SENSE OF THE MEETING
This is my sense of the meeting as it ended:
- Almost everyone was opposed to removing Aldea from the space ceiling; even Dennis Antenore, who said the community should not oppose it, was not in favor. He just thought it might be a compromise.
- Everyone understood the need for housing, especially below market-rate housing, for students and faculty near their place of work. Post-docs and doctoral students are paid between $32,000 and $45,000 annually – not enough in San Francisco’s rental market. It also reduces the need for commuting and thus reducing congestion and energy needs.

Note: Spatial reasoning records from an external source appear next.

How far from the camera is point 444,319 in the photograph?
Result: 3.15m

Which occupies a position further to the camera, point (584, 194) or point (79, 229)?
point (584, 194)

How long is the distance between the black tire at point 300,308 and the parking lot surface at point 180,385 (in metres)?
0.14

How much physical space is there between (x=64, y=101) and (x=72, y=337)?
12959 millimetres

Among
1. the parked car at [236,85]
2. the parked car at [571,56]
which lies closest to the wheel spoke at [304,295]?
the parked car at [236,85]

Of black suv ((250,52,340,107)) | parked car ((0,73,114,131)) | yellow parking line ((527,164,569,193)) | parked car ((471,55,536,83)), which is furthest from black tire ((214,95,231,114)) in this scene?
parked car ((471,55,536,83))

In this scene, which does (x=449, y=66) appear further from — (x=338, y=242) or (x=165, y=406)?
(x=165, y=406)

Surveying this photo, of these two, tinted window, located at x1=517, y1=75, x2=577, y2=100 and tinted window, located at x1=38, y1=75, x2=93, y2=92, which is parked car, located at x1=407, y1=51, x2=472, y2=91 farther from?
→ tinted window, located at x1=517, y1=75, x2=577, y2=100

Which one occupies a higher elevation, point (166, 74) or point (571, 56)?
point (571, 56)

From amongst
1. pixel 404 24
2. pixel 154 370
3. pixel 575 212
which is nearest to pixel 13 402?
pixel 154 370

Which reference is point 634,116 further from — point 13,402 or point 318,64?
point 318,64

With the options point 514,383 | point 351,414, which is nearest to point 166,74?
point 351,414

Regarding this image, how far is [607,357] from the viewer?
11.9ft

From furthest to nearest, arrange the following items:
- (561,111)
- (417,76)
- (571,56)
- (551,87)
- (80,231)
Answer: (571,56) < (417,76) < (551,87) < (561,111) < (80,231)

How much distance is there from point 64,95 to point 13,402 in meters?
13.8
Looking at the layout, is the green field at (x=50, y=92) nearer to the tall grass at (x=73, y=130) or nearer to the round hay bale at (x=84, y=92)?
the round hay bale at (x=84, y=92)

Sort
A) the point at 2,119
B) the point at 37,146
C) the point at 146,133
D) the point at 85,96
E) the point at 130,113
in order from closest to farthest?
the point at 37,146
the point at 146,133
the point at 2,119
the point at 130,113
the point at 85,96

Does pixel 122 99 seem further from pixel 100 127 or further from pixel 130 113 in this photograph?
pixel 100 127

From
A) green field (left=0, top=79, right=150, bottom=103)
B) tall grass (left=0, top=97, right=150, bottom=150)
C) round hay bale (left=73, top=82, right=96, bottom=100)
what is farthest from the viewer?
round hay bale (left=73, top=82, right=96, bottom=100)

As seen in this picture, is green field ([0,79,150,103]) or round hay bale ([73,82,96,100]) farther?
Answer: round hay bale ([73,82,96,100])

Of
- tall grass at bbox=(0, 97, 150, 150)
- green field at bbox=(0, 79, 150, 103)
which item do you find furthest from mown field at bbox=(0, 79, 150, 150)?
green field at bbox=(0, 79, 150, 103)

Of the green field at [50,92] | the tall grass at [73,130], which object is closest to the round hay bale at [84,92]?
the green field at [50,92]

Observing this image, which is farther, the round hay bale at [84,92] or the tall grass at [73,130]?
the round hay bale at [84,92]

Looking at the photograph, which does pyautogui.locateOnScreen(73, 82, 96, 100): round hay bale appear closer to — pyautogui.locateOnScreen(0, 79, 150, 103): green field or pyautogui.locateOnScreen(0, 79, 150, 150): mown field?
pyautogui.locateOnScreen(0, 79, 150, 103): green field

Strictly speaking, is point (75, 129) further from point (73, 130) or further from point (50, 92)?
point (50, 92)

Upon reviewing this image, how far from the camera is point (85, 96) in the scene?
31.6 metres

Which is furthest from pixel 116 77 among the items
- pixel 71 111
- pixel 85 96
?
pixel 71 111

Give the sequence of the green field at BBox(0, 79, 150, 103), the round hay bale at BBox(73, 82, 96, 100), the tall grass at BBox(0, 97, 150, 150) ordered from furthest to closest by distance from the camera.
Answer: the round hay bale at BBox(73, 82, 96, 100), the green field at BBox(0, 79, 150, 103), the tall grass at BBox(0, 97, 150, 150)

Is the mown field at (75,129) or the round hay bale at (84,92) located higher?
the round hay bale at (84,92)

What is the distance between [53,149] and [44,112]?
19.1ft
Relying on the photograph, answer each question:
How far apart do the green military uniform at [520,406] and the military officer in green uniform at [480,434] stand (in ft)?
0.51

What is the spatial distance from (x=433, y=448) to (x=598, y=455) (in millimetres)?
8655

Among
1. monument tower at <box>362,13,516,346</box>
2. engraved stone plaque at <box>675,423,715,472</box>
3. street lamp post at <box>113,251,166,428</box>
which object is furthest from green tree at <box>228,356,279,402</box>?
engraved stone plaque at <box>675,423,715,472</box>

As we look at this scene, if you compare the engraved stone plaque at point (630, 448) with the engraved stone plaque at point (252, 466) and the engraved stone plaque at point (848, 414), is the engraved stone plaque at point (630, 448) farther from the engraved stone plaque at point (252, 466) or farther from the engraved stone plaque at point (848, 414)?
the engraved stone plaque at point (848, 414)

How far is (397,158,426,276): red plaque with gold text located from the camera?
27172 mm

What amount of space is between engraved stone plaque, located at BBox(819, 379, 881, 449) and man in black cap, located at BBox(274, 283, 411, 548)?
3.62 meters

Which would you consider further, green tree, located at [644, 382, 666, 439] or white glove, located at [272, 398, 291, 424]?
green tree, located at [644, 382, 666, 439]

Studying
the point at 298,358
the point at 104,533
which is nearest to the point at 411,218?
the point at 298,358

- There was little opposition to retaining the 3 dorms scheduled for demolition.
- There were concerns about UCSF and its undertakings to the community.
- UCSF should not rely only on the CAG for its definition of “Community” but should broaden the viewpoints represented.
SEND COMMENTS AND OPINIONS
UCSF is in the process of making its Long Range Development Plan (LRDP), about which I posted HERE and HERE. It covers all the physical changes they plan for the Parnassus area (including of course the Aldea segment). The EIR is due out this Friday, Aug 15th, 2014. The UCSF website with all the LRDP information is HERE. They will be accepting comments on the LRDP and the Environmental Impact Report (EIR) on it to October 14, 2014.